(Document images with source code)
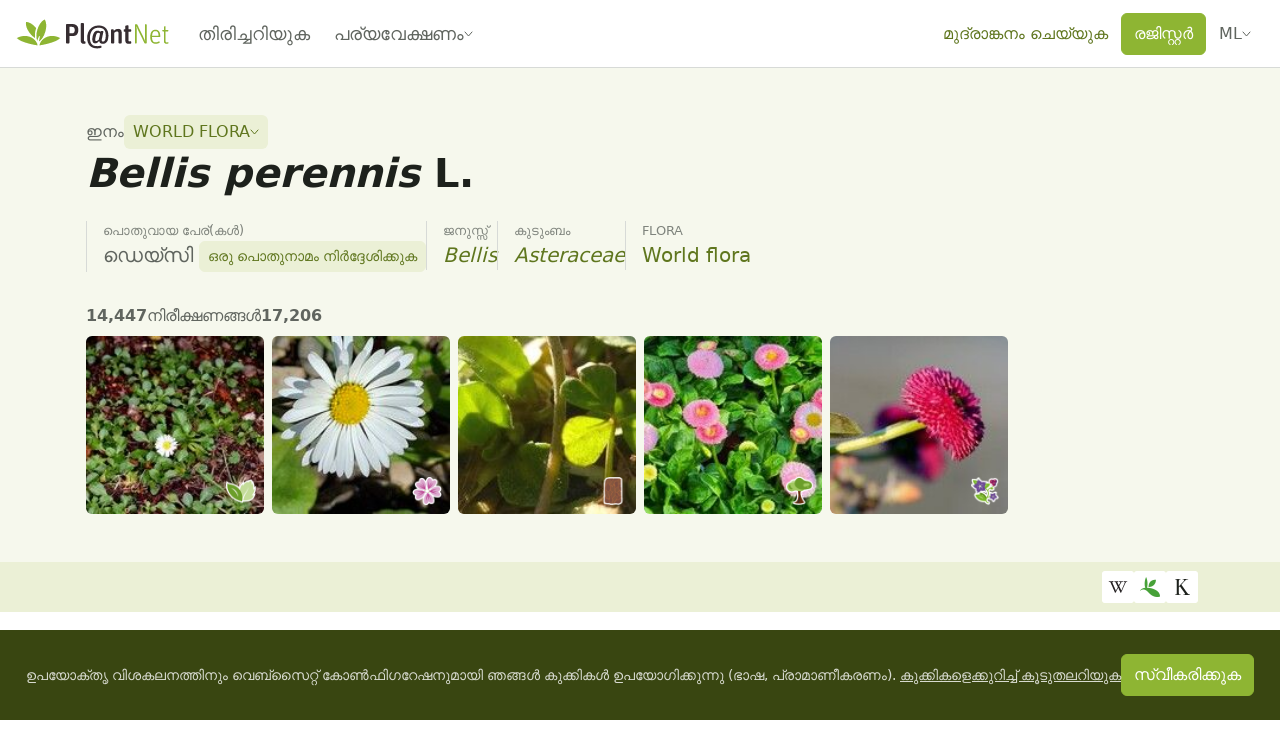

--- FILE ---
content_type: text/css; charset=utf-8
request_url: https://identify.plantnet.org/_nuxt/PageHeader.CLp0i-T5.css
body_size: 197
content:
.page-header-breadcrumbs{background-color:var(--brand-component);border-radius:6px;color:var(--brand-text-subtle);padding:var(--s-2) var(--s-1);width:-moz-fit-content;width:fit-content}.page-header-breadcrumbs a{text-decoration:underline;text-decoration-color:var(--brand-component-active);text-decoration-thickness:2px;text-underline-offset:.25em}.page-header-breadcrumbs a:hover{text-decoration-color:var(--brand-border)}.page-header-breadcrumbs-arrow{opacity:.5;padding:0 var(--s-2)}.page-header-title{color:var(--text);font-size:2.5rem;font-weight:700;line-height:1.2;margin:0}[data-variant=inverse] .page-header-title{color:#fff}.page-header-title .btn.btn-ghost-primary{--bs-btn-hover-bg:var(--brand-component-hover)}.page-header-subtitle{color:var(--text-subtle);display:block;font-size:1rem;font-weight:500;text-transform:uppercase}[data-variant=inverse] .page-header-subtitle{color:#fff}.page-header-description{color:var(--text-subtle);font-size:1.5rem;font-weight:400}[data-variant=inverse] .page-header-description{color:#fff}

● Work to be completed
Only the text of the records belongs in the answer; reproduce it verbatim, with no pictures.

● Expected output
--- FILE ---
content_type: text/css; charset=utf-8
request_url: https://identify.plantnet.org/_nuxt/PageHeader.CLp0i-T5.css
body_size: 197
content:
.page-header-breadcrumbs{background-color:var(--brand-component);border-radius:6px;color:var(--brand-text-subtle);padding:var(--s-2) var(--s-1);width:-moz-fit-content;width:fit-content}.page-header-breadcrumbs a{text-decoration:underline;text-decoration-color:var(--brand-component-active);text-decoration-thickness:2px;text-underline-offset:.25em}.page-header-breadcrumbs a:hover{text-decoration-color:var(--brand-border)}.page-header-breadcrumbs-arrow{opacity:.5;padding:0 var(--s-2)}.page-header-title{color:var(--text);font-size:2.5rem;font-weight:700;line-height:1.2;margin:0}[data-variant=inverse] .page-header-title{color:#fff}.page-header-title .btn.btn-ghost-primary{--bs-btn-hover-bg:var(--brand-component-hover)}.page-header-subtitle{color:var(--text-subtle);display:block;font-size:1rem;font-weight:500;text-transform:uppercase}[data-variant=inverse] .page-header-subtitle{color:#fff}.page-header-description{color:var(--text-subtle);font-size:1.5rem;font-weight:400}[data-variant=inverse] .page-header-description{color:#fff}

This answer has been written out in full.